On croyait tout avoir vu en matière de terreur sur le « petit » écran. C’était sans compter sur Channel Zero et la culture web.
Ces dernières décennies années l’industrie de la peur aura tourné en rond autour de mythes fatigués. Loups-garous, vampires, sorcières, complots extraterrestres et plus tard zombies, ont fait les beaux jours de la fiction télé. Comment inventer quelque chose de nouveau qui sort de l’ordinaire et pas des feuilles usées de Stephen King ? La réponse tient en un mot directement issu de la culture web : creepypasta. Comme ce terme ne l’indique pas trop, les creepypastas sont des histoires crées sur des forums de discussion, modifiées, enrichies avec des documents (photos, vidéos), transportées par les internautes comme les mèmes. « Creepy » parce que ces histoires sont glauques et font peur. « Pasta » parce qu’elles sont copiées-collées (copy-paste) d’un site à l’autre. Un peu de la même manière que les théories du complot, c’est à dire à force de répétition, colportation et par un fort besoin de croire, les meilleures de ces historiettes deviennent rumeurs, puis légendes urbaines. Au plus fort, elles sont consacrées comme mythes. C’est le cas de « slender man » ou « homme mince », créature totalement abracadabrantesque née de deux photomontages en 2009. Et pourtant, en 2014, deux fillettes américaines du Wisconsin ont poignardé une troisième sur la supposée suggestion du slender man. Le décor de Channel Zero est ainsi planté. La série existe en deux saisons depuis 2016. La première, Candel Cove (d’après une creepypasta de Kris Straub), suit l’enquête de John, un écrivain quadragénaire qui revient dans la ville de son enfance où 30 ans auparavant a eu lieu une série de disparitions et de meurtres non élucidés. Un souvenir fort continue de hanter quelques adultes de sa génération, celui d’une série télé mettant en scène des marionnettes peu avenantes. Problème : cette émission n’a jamais existé, n’a jamais été diffusée (mais a été re-crée par des internautes). Et voilà que 30 ans plus tard, elle réapparaît sur les écrans aux seuls yeux des enfants, fascinés par son pouvoir de suggestion. Si Candle Cove semble marcher sur les traces de Ça, le récit s’en éloigne rapidement par sa structure, son ambiance et surtout par sa créature qui est au centre de toutes les peurs. Et qui n’est pas un clown.

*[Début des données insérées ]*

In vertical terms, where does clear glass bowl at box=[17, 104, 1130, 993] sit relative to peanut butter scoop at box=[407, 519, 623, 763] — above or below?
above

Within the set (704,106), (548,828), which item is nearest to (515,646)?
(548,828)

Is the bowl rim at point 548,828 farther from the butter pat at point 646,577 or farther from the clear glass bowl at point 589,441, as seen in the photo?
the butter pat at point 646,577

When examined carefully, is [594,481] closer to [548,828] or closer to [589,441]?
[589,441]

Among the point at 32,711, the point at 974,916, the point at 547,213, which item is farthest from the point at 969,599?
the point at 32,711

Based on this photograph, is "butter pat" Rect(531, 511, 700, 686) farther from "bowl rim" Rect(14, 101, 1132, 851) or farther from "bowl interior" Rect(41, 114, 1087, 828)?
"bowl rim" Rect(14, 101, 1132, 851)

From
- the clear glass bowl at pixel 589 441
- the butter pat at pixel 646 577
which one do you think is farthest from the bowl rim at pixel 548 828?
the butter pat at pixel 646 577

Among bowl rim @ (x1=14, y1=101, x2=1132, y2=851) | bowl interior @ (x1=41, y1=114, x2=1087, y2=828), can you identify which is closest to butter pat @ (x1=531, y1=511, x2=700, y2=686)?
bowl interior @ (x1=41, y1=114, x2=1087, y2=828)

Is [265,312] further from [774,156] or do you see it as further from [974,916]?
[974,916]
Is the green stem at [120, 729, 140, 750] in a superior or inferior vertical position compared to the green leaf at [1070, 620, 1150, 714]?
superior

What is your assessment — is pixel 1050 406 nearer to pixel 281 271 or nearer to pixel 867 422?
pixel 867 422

En seconde saison, nous suivons une bande de jeunes attirés par le buzz de « la maison sans fin », une œuvre d’art contemporain anonyme qui propose à ses visiteurs une expérience hors du commun. Il s’agit de survivre, psychologiquement puis physiquement, à la traversée de chacune des pièces de cette maison qui donc n’a pas de fin. C’est surtout ici que Channel Zero explose les codes de l’horreur classique et laisse sur le carreau toutes les autres séries télévisées qui prétendent jouer des peurs primales du spectateur, y compris l’infameuse American Horror Story. Pas besoin de déverser des litres d’hémoglobine ni même d’essayer de choquer la morale bourgeoise. Les scénaristes se jouent des perceptions des personnages et par extension, des nôtres. La mise en image prolonge l’horreur psychologique grâce à de longs plans séquences qu’on dirait inspirés de Tarkovski – en moins emmerdant. Et cette fois, les créatures prennent les formes les plus variées, notamment celle, particulièrement horrible, de la paternité.
https://www.youtube.com/watch?v=xN_l6hSx5SU
Stupeur et tremblements. Pour ne pas gâcher le plaisir, nous n’en dirons pas plus sur Channel Zero, une anthologie qui renouvelle le bestiaire fantastique tout en explorant des territoires de l’horreur que les conteurs (essentiellement anglo-saxons) ont abandonné à l’ennui. Au moment où nous écrivons ces lignes, la troisième saison pointe son nez sur les networks américains. On y retrouve notamment Rutger Hauer et beaucoup de sang.
Channel Zero. Créée par Nick Antosca. Interprétation : Paul Schneider, Natalie Brown, John Carroll Lynch. Etats-Unis, 2016. SyFy.